The fact that so far only very few pathology laboratories have established a fully digital workflow is a key barrier to the implementation of such models in routine clinical diagnosis. Hybrid methods, including integration of augmented/virtual reality (AR/VR) could be important intermediate steps. Using augmented reality microscopy, where the microscopic image is obtained by a camera and presented to a pre-trained neural network, areas suspicious of containing tumor were marked in the pathologist’s field of view, using a light pointer (16). In Germany, similar approaches are being pursued, for example, in the development of clinical decision support systems (CDSS).

The strategies described to date are primarily based on the supervised learning method. This implies that each image presented to the network during training must first be annotated by a human expert. Since efficient training often requires thousands of example images, this results in a considerable expenditure of work and time. At the same time, expertise in pathology is rare and cannot be easily obtained from other sources, such as crowdsourcing. The method of semi-supervised or unsupervised learning could be a solution to this problem. Multiple instance learning is a method where first all image sections are classified and then only the sections with the lowest classification error are used for training. An annotation of specific image areas is not required; only the entire slide is labeled, e.g. tumor yes/no. Using this method and altogether 44 732 slides of 15 187 patients, Campanella et al. achieved AUROC values of up to 0.991 in the diagnosis of prostate cancer, basal cell carcinoma of the skin and lymph node metastases in a retrospective setting. The discussed implications for routine clinical diagnosis are of interest: If such a system would be used for 65% to 75% of the histopathological specimens received, sensitivity would still be at almost 100% (17).

New diagnostic capabilities through artificial intelligence

Artificial intelligence-assisted image analysis for prognosis prediction

In pathology, important diagnostic queries include estimation of a patient’s prognosis and prediction of potential response to treatment. Frequently, additional immunohistochemical or molecular biological testing, such as next generation sequencing, is used to determine prognostic and predictive biomarkers. Here, again, the application of artificial intelligence in combination with digital pathology would lead to a paradigm shift. AI algorithms can identify subvisual structural characteristics which the human eye is not capable of quantifying, thereby establishing a new class of morphology-based biomarkers with prognostic or predictive validity. In a retrospective study, for example, the prognosis of breast cancer patients was successfully estimated based on hematoxylin-eosin (H&E)–stained slides, using feature extraction and machine learning (18). Image properties were extracted automatically and thousands of properties were identified on cell level and tissue level. The log-rank test found a highly significant association between the prediction of the model and the survival of the patients (p ≤ 0.001), independent of other clinical or pathological risk factors. Patients classified as high-risk patients by the model had a 5-year survival rate of 68.7%. By contrast, 84.5% of the low-risk patients were still alive after five years. In addition, the histopathological criteria contributing most to the respective classification were identified by statistical analyses. A similar method, which was based on deep learning, was described for colorectal cancer (19) and other conditions. First, a deep convolution network was used for image processing. Its output then served as the input of a second network, a so-called recurrent neuronal network with long short-term memory function. Again in retrospective proof-of-concept studies, this method was able to detect microsatellite instability in gastrointestinal tumors and identify the molecular subtype of bladder cancer (20, 21).
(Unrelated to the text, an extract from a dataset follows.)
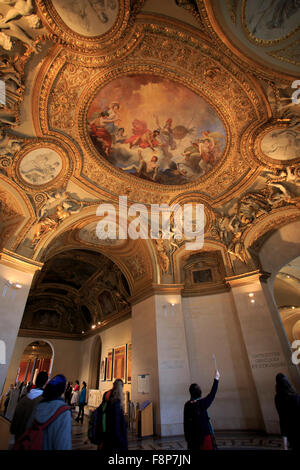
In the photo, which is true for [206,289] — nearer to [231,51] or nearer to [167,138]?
[167,138]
Artificial intelligence-based analysis of genetic data

The concept of genotype-phenotype coupling implicates that it is highly likely that in tumor tissue—for example, with a mutation in a key gene—changes in morphology are also found. Besides the ability to predict molecular or clinical parameters based on histomorphological data, AI applications will play an increasingly important role in the analysis of molecular pathological data. One example is the classification of deoxyribonucleic acid (DNA) methylation profiles of squamous cell carcinomas of the lung using deep learning to distinguish a metastasis of a head and neck carcinoma from primary lung cancer (22). Likewise, AI methods play an increasingly important role in multi-omics-based molecular tumor classifications (23). Even though no immediate clinical use has yet been established, evidence of the future complementary significance of complex molecular and morphological profiles is already emerging (24).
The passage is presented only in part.